Source ->
# We Need To Talk About Kevin



## Pumpkin5 (Aug 8, 2010)

:jol: Hey, I was wondering if anyone has seen this movie? It stars Tilda Swinton and John C Reilly. It looks good (in a creepy disturbed way) and I was going to order it, but I would like to hear if it is worth buying. Thanks for opinions!


----------



## graveyardmaster (May 14, 2012)

hey pumpkin5,no have not seen horror yet but just looked up trailer for it,looks good though:jol:


----------



## TarotByTara (May 22, 2012)

It's a depressing film but a great piece to debate regarding the whole "nature vs nurture" issue.


----------



## Pumpkin5 (Aug 8, 2010)

:jol: Tara, so you wouldn't recommend me getting the DVD?


----------



## TarotByTara (May 22, 2012)

If you are looking for a frustrating drama, yes. Something scary and freaky? No.


----------



## TarotByTara (May 22, 2012)

In other words it's disturbing but not in an on-the-edge-of-your-seat way. It's creepy but not scary creepy. More sad creepy.


----------



## Pumpkin5 (Aug 8, 2010)

:jol: Okay, thanks Tara, I will still get it, but I will wait until it is on sale for $5.99, ha, ha. Thanks for answering my post! I would have been irritated if I had paid $26.00 for the first release DVD and it had been so disappointing.


----------



## TarotByTara (May 22, 2012)

Yeah, I don't think it's worth $26, IMHO. $6 is okay... probably costs that much to rent it now anyway.


----------

Records supplied ->

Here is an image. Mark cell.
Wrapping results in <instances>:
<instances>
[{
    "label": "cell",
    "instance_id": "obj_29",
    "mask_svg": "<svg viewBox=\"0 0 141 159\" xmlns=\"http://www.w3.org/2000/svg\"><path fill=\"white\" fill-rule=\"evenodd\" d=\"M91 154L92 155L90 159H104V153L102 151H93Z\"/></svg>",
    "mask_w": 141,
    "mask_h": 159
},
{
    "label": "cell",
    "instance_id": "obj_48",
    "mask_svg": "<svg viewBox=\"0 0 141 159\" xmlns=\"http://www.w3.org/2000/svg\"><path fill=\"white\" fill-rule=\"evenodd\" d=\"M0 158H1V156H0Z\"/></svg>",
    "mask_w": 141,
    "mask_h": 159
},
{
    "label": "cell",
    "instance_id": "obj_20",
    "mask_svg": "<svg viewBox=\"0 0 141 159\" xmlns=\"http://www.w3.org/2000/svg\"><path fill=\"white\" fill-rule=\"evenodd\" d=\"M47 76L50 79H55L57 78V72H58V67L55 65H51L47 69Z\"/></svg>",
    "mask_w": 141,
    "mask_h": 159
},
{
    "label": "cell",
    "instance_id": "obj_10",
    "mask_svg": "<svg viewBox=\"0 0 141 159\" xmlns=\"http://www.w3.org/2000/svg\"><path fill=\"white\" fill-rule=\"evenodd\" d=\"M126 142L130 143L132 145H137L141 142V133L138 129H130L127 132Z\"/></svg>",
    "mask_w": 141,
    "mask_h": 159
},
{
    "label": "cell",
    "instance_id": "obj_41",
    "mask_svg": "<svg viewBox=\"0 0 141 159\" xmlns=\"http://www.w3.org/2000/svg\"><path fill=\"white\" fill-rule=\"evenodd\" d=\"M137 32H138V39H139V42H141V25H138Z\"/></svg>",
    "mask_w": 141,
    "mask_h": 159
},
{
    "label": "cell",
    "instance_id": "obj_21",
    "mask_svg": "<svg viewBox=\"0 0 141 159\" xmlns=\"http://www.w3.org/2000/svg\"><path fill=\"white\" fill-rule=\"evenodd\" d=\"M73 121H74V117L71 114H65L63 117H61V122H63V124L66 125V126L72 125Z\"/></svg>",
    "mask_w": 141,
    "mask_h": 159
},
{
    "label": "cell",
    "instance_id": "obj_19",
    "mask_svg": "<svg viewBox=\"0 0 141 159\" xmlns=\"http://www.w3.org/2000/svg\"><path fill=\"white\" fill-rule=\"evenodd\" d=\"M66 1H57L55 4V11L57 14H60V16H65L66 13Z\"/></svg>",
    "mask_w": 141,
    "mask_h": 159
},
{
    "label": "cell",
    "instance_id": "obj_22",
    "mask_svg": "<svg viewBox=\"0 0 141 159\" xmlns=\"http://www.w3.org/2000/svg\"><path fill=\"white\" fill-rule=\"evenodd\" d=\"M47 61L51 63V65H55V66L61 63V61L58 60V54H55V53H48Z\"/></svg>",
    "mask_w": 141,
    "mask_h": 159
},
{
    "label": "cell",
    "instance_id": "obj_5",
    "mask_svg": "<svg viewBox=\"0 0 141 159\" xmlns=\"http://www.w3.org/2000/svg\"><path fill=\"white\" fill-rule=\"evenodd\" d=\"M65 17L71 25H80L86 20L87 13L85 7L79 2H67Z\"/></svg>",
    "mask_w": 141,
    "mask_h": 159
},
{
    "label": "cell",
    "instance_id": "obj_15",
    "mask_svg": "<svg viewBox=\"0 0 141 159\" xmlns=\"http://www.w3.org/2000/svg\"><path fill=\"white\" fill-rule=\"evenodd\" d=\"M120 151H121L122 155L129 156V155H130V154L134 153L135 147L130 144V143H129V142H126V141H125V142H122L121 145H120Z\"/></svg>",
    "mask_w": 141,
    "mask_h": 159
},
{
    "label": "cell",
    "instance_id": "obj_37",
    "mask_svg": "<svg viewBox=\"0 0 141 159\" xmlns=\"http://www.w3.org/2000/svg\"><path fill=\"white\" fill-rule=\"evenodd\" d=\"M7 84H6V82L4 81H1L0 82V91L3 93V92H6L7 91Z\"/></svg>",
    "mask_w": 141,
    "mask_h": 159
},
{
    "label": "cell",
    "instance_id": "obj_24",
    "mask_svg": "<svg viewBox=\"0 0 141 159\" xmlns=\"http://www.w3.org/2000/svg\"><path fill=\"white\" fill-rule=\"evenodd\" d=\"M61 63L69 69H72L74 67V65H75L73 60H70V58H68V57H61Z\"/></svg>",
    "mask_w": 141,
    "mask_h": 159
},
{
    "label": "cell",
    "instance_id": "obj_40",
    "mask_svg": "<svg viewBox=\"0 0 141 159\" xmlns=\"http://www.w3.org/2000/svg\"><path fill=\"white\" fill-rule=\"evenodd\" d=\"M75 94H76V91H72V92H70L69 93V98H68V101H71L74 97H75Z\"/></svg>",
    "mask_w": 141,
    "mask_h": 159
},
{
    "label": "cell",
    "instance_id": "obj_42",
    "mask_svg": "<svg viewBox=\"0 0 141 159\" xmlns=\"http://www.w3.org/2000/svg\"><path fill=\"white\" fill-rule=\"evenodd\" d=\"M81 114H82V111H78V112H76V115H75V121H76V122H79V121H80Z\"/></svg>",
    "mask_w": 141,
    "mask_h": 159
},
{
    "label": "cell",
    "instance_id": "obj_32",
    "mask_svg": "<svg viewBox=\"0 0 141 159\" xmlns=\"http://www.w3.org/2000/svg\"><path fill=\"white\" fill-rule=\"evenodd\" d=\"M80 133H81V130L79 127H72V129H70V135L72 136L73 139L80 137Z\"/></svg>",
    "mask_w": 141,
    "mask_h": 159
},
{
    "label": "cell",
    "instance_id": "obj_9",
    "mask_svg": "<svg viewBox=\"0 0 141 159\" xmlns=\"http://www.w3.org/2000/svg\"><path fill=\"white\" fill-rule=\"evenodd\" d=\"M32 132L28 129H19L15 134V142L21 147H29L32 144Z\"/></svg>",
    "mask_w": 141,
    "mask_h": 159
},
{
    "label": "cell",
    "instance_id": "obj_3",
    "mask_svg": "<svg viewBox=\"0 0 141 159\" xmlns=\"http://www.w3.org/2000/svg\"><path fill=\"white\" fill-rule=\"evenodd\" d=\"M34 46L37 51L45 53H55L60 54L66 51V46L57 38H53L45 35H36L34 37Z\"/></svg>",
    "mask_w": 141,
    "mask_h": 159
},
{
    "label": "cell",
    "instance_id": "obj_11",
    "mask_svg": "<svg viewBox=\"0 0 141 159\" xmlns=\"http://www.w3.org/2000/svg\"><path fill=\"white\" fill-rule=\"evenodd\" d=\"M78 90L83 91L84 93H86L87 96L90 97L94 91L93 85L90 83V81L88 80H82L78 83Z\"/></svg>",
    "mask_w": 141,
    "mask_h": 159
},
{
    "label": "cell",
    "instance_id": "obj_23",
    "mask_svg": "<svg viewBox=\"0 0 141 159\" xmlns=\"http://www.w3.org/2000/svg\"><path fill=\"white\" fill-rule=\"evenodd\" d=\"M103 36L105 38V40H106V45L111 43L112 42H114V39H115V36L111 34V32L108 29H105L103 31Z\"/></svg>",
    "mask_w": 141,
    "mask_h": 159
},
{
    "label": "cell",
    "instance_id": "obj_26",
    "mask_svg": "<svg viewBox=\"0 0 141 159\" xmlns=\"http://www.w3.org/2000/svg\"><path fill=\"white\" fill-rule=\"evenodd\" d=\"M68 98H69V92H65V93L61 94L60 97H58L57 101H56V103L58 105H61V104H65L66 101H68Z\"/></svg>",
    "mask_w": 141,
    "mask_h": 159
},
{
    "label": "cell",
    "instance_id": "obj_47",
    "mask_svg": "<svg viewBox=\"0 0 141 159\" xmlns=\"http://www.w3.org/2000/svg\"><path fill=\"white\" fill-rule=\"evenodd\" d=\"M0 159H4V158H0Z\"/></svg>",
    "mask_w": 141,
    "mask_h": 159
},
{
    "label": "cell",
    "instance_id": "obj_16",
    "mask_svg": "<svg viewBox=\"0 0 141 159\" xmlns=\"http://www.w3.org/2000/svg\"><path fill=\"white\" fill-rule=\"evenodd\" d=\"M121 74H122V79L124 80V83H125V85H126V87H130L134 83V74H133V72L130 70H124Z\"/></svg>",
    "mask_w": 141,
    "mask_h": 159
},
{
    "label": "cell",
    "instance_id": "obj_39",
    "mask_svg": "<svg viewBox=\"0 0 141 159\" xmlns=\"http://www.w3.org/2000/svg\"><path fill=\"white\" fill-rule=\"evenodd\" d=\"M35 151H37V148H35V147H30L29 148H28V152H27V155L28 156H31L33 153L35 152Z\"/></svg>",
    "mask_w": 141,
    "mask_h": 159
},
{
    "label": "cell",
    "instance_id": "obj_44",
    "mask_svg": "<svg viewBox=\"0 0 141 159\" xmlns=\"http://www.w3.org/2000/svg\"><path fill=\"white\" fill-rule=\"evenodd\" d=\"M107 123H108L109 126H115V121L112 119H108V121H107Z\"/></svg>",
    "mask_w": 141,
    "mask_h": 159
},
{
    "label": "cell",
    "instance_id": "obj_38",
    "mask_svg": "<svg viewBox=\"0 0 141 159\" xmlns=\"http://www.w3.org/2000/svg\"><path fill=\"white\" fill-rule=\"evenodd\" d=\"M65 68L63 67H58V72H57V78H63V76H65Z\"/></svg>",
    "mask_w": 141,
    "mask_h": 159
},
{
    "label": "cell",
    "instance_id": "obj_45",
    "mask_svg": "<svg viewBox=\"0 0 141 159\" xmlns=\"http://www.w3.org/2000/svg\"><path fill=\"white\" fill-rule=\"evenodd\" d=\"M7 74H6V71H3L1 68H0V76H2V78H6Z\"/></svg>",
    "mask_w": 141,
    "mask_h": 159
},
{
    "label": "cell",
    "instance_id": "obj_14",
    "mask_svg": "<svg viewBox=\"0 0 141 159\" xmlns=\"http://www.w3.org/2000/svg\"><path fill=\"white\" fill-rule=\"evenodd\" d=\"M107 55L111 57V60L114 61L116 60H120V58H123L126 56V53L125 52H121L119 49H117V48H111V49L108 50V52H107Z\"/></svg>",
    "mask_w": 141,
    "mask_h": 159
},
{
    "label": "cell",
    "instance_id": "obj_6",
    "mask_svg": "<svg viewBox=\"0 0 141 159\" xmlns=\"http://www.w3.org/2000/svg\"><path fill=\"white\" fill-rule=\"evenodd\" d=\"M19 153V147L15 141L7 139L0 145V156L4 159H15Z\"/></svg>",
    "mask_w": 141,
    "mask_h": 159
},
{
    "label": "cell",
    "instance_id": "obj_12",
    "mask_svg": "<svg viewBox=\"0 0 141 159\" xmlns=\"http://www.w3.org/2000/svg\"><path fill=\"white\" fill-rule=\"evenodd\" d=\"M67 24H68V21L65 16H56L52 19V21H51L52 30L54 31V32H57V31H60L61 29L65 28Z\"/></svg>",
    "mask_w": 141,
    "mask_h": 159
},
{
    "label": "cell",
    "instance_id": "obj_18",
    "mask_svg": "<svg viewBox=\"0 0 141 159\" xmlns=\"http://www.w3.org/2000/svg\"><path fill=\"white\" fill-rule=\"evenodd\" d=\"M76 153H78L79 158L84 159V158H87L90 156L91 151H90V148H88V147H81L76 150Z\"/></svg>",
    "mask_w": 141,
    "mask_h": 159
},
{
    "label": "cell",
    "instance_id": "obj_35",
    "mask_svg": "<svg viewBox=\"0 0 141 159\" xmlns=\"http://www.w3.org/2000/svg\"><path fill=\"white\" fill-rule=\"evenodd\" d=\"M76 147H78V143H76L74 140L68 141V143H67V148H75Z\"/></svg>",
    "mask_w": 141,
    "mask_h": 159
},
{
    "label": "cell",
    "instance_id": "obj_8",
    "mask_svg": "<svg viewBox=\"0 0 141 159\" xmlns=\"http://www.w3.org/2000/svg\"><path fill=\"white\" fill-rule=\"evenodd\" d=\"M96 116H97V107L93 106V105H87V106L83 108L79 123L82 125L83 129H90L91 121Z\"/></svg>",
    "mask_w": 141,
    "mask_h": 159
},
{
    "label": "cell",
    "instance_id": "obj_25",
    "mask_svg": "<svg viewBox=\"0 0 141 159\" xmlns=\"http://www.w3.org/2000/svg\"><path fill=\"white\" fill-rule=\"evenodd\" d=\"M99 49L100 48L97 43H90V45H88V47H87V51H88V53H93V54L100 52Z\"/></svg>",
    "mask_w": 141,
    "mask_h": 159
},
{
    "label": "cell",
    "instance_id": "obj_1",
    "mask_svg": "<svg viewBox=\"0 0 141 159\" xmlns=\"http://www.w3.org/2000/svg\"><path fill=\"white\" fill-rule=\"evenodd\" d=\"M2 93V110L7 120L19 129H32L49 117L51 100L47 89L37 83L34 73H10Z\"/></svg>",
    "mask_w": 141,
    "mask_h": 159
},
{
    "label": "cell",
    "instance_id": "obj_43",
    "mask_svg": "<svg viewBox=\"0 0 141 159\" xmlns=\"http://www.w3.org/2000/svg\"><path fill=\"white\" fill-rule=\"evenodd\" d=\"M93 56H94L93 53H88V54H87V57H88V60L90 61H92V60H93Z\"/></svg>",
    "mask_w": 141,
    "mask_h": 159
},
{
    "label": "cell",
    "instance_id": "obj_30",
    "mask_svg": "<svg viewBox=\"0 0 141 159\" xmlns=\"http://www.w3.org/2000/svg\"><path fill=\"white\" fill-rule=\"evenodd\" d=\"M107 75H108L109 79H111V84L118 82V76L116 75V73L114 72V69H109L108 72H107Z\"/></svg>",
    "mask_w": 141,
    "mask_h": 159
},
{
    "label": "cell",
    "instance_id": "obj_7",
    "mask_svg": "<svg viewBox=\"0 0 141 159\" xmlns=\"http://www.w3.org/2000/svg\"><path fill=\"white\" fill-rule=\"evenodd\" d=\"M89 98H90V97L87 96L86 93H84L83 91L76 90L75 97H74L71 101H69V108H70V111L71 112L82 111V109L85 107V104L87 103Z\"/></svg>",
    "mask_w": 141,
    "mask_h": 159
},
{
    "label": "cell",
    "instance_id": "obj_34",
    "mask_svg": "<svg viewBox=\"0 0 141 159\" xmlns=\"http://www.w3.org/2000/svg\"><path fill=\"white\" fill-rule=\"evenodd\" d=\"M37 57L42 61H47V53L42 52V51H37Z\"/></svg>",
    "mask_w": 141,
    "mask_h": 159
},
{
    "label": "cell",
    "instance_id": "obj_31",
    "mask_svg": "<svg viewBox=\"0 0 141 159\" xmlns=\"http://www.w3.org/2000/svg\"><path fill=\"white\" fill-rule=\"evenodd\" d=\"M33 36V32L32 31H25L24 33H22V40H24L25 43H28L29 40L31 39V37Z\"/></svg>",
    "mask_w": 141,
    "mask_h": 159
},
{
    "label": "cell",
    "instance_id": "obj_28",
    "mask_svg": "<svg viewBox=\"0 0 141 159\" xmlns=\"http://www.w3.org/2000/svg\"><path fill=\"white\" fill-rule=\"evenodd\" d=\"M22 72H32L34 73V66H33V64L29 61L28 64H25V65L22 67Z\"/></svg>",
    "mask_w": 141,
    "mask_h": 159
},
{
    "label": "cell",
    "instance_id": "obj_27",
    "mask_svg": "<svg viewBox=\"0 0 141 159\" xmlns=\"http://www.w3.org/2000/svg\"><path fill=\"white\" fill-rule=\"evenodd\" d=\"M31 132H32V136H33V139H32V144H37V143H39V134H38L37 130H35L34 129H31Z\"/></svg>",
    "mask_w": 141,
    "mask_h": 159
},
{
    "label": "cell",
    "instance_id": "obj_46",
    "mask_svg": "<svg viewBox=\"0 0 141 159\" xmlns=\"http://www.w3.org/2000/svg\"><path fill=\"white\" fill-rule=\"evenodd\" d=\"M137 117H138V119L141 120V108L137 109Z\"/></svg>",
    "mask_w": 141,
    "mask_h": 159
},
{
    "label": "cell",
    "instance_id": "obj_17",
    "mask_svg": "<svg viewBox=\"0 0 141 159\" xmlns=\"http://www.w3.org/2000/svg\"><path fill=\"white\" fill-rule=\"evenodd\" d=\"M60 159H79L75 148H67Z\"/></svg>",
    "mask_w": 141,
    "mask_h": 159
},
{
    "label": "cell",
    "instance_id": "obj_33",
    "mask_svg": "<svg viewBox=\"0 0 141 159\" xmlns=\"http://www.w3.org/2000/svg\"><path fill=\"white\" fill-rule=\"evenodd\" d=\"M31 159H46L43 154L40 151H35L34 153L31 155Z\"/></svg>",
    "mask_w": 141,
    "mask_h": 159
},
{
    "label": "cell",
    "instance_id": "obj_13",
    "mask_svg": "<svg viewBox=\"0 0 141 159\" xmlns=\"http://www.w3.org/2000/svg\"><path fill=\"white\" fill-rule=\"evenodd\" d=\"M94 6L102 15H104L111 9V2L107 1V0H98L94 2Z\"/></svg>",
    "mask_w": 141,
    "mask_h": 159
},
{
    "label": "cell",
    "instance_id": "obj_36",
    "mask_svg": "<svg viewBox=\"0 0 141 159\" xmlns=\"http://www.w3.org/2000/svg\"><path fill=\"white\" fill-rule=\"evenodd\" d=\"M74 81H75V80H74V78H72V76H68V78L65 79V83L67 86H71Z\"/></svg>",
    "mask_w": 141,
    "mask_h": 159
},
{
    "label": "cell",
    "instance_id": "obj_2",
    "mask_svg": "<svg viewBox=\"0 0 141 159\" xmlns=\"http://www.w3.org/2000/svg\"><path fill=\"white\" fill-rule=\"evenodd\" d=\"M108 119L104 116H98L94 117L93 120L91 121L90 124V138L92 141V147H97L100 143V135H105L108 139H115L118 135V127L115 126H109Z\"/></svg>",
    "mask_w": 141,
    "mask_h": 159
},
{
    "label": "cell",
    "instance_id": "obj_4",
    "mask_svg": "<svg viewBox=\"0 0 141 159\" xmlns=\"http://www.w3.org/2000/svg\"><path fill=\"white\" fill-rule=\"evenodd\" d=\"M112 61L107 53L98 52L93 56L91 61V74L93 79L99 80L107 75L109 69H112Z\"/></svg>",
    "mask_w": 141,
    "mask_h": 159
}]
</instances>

The task ->
Reproduce word for word the part of the forum thread above between "In other words" and "been so disappointing.", inclusive.

Answer to the problem ->
In other words it's disturbing but not in an on-the-edge-of-your-seat way. It's creepy but not scary creepy. More sad creepy.


----------



## Pumpkin5 (Aug 8, 2010)

:jol: Okay, thanks Tara, I will still get it, but I will wait until it is on sale for $5.99, ha, ha. Thanks for answering my post! I would have been irritated if I had paid $26.00 for the first release DVD and it had been so disappointing.